Windows 10 and 11 don't ship with the HEVC decoder that HEIC files depend on, because HEVC is patent-licensed and bundling it would cost Microsoft licensing fees. Without that codec installed, Windows treats .heic as an unknown format with no preview or thumbnail. Adding the HEIF and HEVC extensions (or a tool like CopyTrans HEIC) fixes it.
How do I convert HEIC to JPG on Windows for free?
There are several free options: open the HEIC in Paint or the Photos app and use Save as → JPEG; right-click and use CopyTrans HEIC's "Convert to JPEG"; use a browser-based converter like heictojpg.com; or batch-convert with FFmpeg from the command line. For a single file, Paint or Photos is fastest; for many files, FFmpeg keeps everything local.
Is the HEVC extension free?
It can be. The prominent "HEVC Video Extensions" listing in the Microsoft Store usually costs $0.99, but Microsoft also publishes a separate "HEVC Video Extensions from Device Manufacturer" listing that is completely free and provides the same decoder. Search the Store for that exact name to install it at no cost.
How do I bulk convert HEIC to JPG on Windows?
For large batches, FFmpeg is the best free option. After installing it, run this in PowerShell inside your photo folder: Get-ChildItem *.heic | ForEach-Object { ffmpeg -i $_.Name "$($_.BaseName).jpg" }. It converts every HEIC in the folder locally with no upload limits. CopyTrans HEIC also lets you select multiple files and right-click to convert them all to JPEG at once.

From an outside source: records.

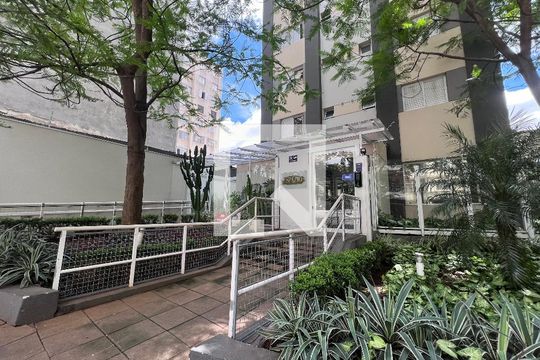 Fachada de apartamento para alugar com 2 quartos, 51m² em Bela Vista, São Paulo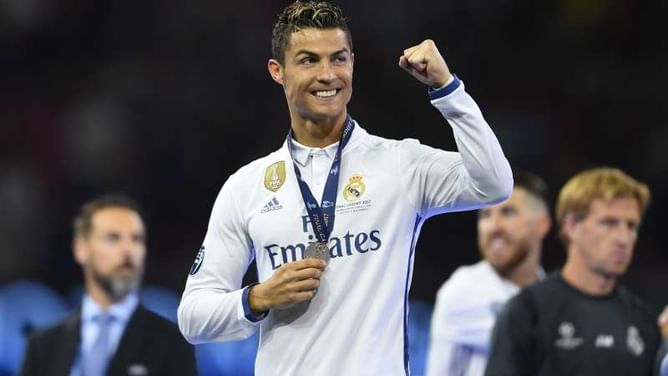 Cristiano Ronaldo back in training with Real Madrid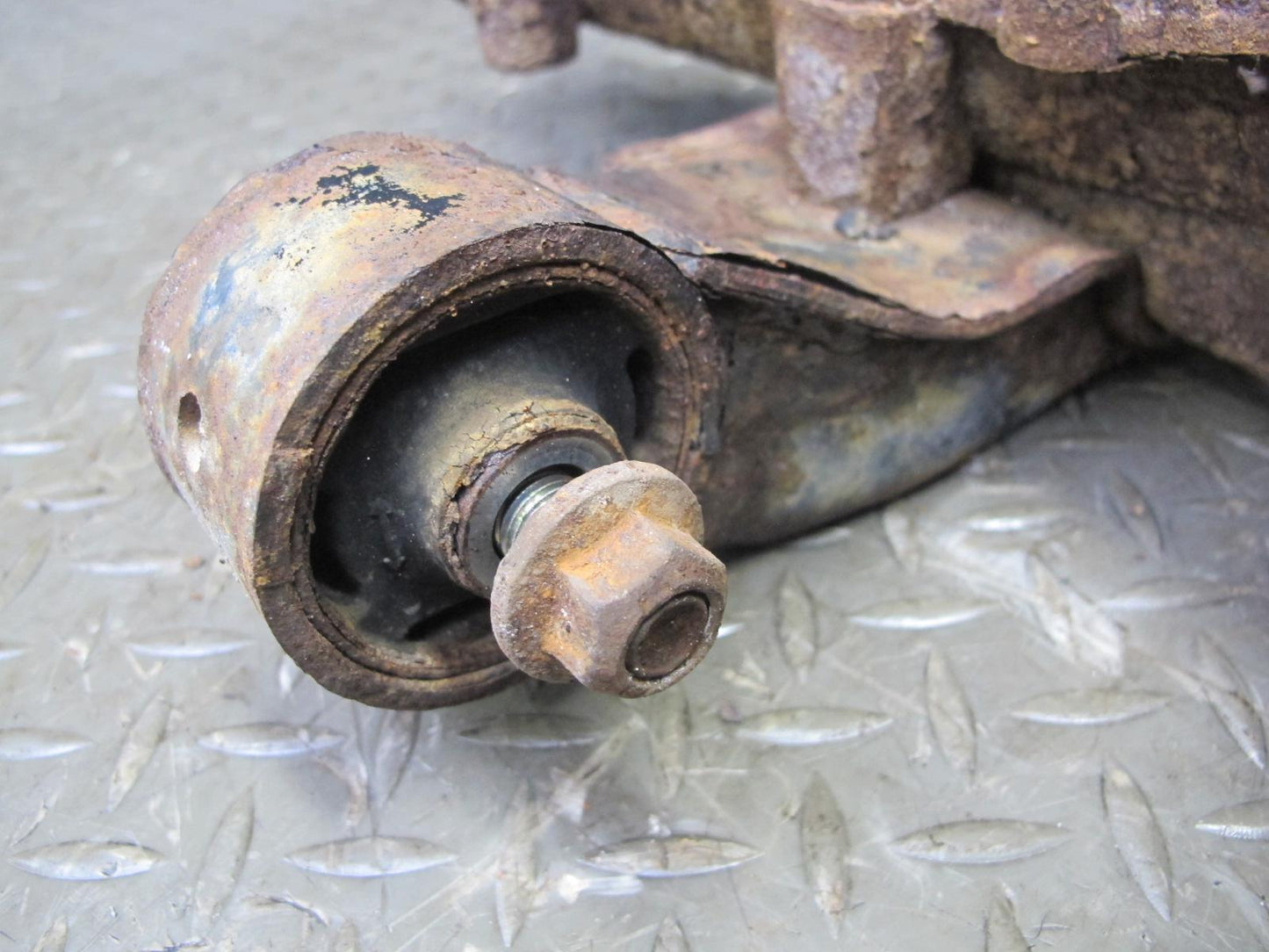 08-14 Subaru Impreza WRX 2.5L M/T Rear Differential Carrier 3.9 Ratio 105k OEM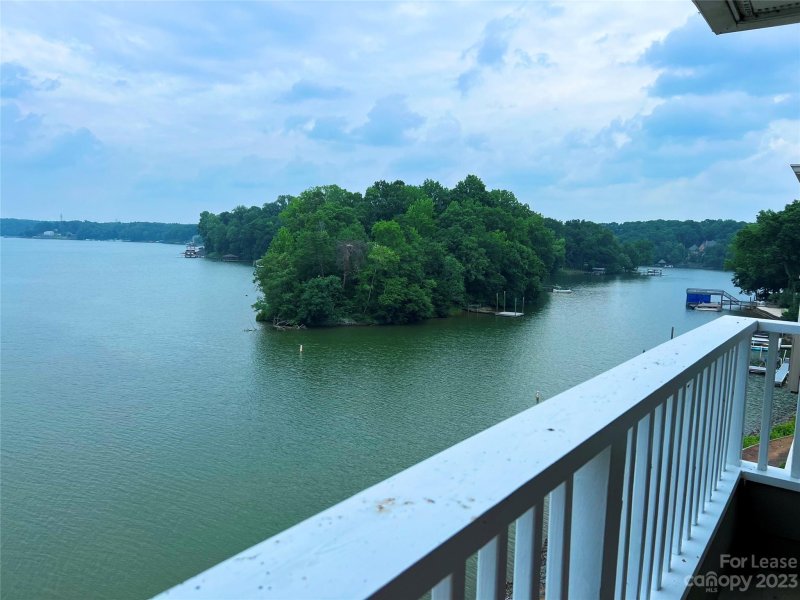 Property image 3 at 9816 Emerald Point Drive, Charlotte, NC 28278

What's the easiest way to just view HEIC photos without converting them?
Install the HEIF + HEVC extensions from Method 1, then HEIC files open natively in the Windows Photos app with no conversion needed. If you want a dedicated viewer that handles HEIC and many other formats, see our HEIC viewer guide for the best free options on Windows.
Conclusion
Opening HEIC files on Windows comes down to one missing piece — the HEVC codec — and once you add it, your iPhone photos preview and open exactly like JPEGs. Start with the free HEIF + HEVC Image Extensions from the Microsoft Store for native Photos-app support, or grab CopyTrans HEIC if you want File Explorer thumbnails and right-click conversion without the Store.
When you need a universally shareable file, converting HEIC to JPG on Windows is just as easy: Paint and the Photos app handle single images, online converters cover quick one-offs, and FFmpeg powers through entire folders locally. And if you ever find yourself on a Mac, Compresto handles HEIC conversion and compression in one local, no-upload step — with Windows support on the way.